The singer-songwriter fell off my map after the 2010 film Crazy Heart, which earned Bingham an Academy Award, a Golden Globe, and a Grammy. The tragic loss of his mother, who drank herself to death, and his father shooting himself left Bingham’s life emotionally spiraling. On top of that, his band The Dead Horses were breaking up, and Bingham just felt lost trying to feel the chemistry with new players. The shining light of positive change was his marriage to Anna Axster, who helped Bingham, one of the rising stars on Lost Highway Records, to form his own label Axster/Bingham Records and record music on his own terms.
The two-disc vinyl LP co-produced with engineer Jim Scott was recorded mostly live, with a band made up of Daniel Sproul (guitar), Jed Hughes (guitar/mandolin), Chris Joyner (keyboards), Shawn Davis (bass), Nate Barnes (drums), and Jose “Pepe” Carlos (accordion). Thirteen beautiful tracks were all written by Bingham and recorded at PLYRZ Studios in Valencia, California. No longer living among the tumbleweeds of West Texas, Bingham hunkered down in an old Air Stream trailer, tucked away in the mountains of California for several weeks, crafting some of the best songs he’s ever recorded.
Fear and Saturday Night is a mix of country, rock and roll, zydeco, and dust bowl roots that seamlessly blends together stories inspired from Bingham’s past. On “Broken Heart Tattoos,” Bingham adds harmonica to his gritty voice, imagining what kind of parent he’ll become to an unborn child. He follows it with a Hendrix-Zeppelin rocker “Top Shelf Drug,” about his lover. “Adventures Of You and Me” is a slide-guitar and Tex-Mex-zydeco rocker about a pair of misfits who travel the country together, while “Island in the Sky” has a Dylanesque feel about escaping to a place of salvation.
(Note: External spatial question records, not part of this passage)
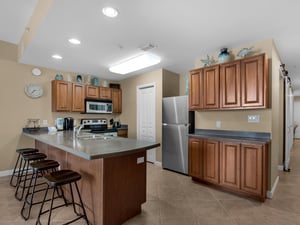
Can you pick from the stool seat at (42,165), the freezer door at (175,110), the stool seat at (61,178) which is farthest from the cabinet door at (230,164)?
the stool seat at (42,165)

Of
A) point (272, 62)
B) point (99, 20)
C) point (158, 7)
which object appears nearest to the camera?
point (158, 7)

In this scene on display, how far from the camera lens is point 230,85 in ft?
8.95

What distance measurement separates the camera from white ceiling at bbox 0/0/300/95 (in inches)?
73.1

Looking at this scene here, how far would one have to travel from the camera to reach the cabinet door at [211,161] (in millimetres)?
2754

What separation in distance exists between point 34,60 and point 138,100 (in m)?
2.57

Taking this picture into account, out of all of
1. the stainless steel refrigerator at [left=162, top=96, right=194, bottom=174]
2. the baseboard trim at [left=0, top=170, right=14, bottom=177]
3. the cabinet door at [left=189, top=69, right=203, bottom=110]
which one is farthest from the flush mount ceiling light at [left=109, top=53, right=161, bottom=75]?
the baseboard trim at [left=0, top=170, right=14, bottom=177]

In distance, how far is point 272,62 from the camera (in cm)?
260

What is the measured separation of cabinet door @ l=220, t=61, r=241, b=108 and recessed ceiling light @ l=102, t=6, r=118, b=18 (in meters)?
1.88

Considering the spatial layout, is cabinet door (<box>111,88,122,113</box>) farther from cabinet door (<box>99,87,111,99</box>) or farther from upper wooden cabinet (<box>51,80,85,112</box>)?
upper wooden cabinet (<box>51,80,85,112</box>)

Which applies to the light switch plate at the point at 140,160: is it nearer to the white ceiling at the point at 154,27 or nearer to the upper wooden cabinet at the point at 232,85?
the upper wooden cabinet at the point at 232,85

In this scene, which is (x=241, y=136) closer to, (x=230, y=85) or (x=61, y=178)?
(x=230, y=85)

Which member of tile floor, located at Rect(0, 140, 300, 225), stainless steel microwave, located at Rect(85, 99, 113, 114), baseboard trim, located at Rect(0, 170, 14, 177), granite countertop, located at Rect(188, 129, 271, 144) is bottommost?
tile floor, located at Rect(0, 140, 300, 225)

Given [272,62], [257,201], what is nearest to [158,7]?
[272,62]

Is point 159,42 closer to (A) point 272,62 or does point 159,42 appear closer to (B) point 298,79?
(A) point 272,62
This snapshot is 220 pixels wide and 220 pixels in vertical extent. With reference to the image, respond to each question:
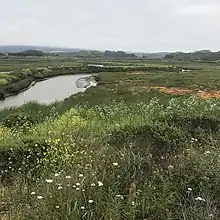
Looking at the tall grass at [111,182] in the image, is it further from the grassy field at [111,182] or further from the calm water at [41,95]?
the calm water at [41,95]

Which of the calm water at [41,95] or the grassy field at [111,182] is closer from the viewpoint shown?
the grassy field at [111,182]

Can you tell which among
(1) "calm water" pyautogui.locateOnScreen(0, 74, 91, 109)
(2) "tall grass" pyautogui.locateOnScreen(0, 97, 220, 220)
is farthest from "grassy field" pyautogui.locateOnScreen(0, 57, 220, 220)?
(1) "calm water" pyautogui.locateOnScreen(0, 74, 91, 109)

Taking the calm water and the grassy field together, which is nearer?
the grassy field

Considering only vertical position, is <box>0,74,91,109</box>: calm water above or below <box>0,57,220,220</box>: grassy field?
below

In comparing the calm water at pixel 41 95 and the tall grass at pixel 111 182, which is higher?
the tall grass at pixel 111 182

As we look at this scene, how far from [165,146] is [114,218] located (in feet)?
13.5

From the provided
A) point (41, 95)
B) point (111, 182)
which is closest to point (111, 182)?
point (111, 182)

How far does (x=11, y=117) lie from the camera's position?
14.6 m

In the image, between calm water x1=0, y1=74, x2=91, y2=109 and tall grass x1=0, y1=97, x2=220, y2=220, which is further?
calm water x1=0, y1=74, x2=91, y2=109

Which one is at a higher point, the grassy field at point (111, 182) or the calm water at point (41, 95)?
the grassy field at point (111, 182)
Axster, a frequent well of inspiration on the album, is the person of interest in the love song “Snow Falls in June.” The hit single “Radio,” about coping with a darkness that doesn’t want to let go, cooks into a smoking jam bridge that comes to a boil, then slows down to a simmer. “Hands of Time” is another classic rock song about moving forward with grit and determination. The added bonus track “Cryin’ on the Streets of LA” exclusively found on the vinyl LP, is the type of ballad that shows why Bingham is one of the rising stars saving country music.
On my scorecard, Ryan Bingham is in the clubhouse with the lead. Although it’s only February, I’m not sure if anyone is going to catch him at the finish line for top honors in 2015. This album should be on everyone’s radar.